The new Russian AI strategy requested funding of around 6.5 billion USD until 2024, which is not a terribly large budget if compared with the AI strategies of other countries.
Runaway global warming
Scientists from Tomsk detected the eruption of a “methane bomb” in the East Siberian sea, which resulted in methane atmospheric concentration 6–7 times above normal, representing the biggest methane leak for 45 years of observation. Similarly, thousands of lakes have erupted methane in Siberia and Alaska. Meanwhile, Russia has signed the Paris climate agreement as of 23 September. However, Greta Thunberg-inspired climate protests had turnouts of less than 200 people and experienced police crackdowns.

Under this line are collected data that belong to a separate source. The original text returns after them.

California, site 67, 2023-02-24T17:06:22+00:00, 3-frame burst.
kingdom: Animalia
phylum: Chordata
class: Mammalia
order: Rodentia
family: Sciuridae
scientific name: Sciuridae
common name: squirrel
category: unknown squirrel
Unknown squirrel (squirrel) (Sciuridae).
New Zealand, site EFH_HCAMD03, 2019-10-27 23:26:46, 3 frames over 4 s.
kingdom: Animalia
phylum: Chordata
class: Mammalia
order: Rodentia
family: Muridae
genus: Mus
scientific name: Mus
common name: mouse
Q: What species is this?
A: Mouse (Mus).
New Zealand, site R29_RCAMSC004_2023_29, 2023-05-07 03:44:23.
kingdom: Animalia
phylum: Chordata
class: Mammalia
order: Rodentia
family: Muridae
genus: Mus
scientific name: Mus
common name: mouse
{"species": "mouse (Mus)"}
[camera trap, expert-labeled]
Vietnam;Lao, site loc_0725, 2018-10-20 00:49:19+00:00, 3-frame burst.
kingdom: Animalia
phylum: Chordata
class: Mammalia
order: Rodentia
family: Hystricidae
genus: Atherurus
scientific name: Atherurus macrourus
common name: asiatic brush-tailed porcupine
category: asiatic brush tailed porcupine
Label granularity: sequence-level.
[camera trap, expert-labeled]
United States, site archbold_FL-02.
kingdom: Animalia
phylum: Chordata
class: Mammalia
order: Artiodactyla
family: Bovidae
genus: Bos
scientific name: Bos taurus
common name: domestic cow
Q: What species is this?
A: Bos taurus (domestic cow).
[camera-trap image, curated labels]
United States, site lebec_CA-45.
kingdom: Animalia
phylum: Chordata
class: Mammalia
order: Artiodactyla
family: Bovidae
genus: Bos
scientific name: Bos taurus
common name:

Why it is important? Russia’s Arctic shelf and tundra has a large amount of accumulated methane sequestered in the form of ice-methane clathrate underwater and in organic material under permafrost. Because of the polar amplification of global warming, most of the warming is happening in polar regions. Methane itself is a much more potent greenhouse than CO2, but behaves differently: it has a half-life of only seven years, but it has “high global warming potential of 72 (averaged over 20 years) or 25 (averaged over 100 years)” times that of CO2 (phyz.org). This means that if we account for a one-time strong eruption, its effects are even stronger in the first seven years. Taken together, these factors suggest the possibility of a strong positive feedback loop of uncertain magnitude, but the heavy tail of this uncertainty includes runaway global warming leading to a lifeless planet.
A Russian scientist suggested we should nuke asteroids that are on a collision course with Earth. However, while nukes in space could be used as a weapon against targets on Earth, they would be ineffective in asteroid deflection, as pieces of an asteroid would hit the Earth if it was intercepted at short notice or close range. This approach would not help against large, kilometer-size asteroids in any case. Observation and intervention to change the orbits of asteroids long before the risk of impact may be the best preventive measure.
Meanwhile, Russia declared that it will resume production of medium-range nuclear missiles after the US abandoned the treaty which banned these missiles. The main goal of the treaty was to prevent accidental nuclear war, as shorter-range missiles could reach Moscow from Western Europe in 5–7 minutes, and the decision-makers would have little time to evaluate the reality of the threat. However, the advent of sea-based, air-based and hypersonic missiles has eroded the definition of “medium range”, and the US has previously accused Russia of violating the treaty.